Speaking of which, here's a fun diversion:

Open Google Earth and look for iron-age hill forts in England. There are hundreds of them. I once spent a whole day doing that. The greatest concentration seems to be around Wiltshire
posted by rankfreudlite at 8:31 PM on April 26, 2015 [1 favorite]


*sighing happily*

I love stuff like this. Thanks for posting!
posted by orrnyereg at 8:50 PM on April 26, 2015 [3 favorites]


The Adventure Of The Copper Beeches:
All over the countryside, away to the rolling hills around Aldershot, the little red and grey roofs of the farm-steadings peeped out from amid the light green of the new foliage.

"Are they not fresh and beautiful?" I cried with all the enthusiasm of a man fresh from the fogs of Baker Street.

But Holmes shook his head gravely.

"You look at these scattered houses, and you are impressed by their beauty. I look at them, and the only thought which comes to me is a feeling of their isolation and of the impunity with which crime may be committed there."

"Good heavens!" I cried. "Who would associate crime with these dear old homesteads?"

# [DATA SEGMENT]

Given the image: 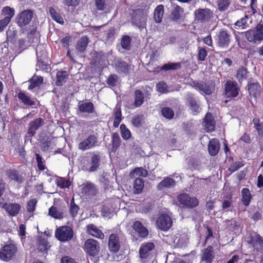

# [TO BE DONE]
In the passage above, which area does the first comment say seems to have the greatest concentration of iron-age hill forts in England?

# [COMPLETED TASK]
Wiltshire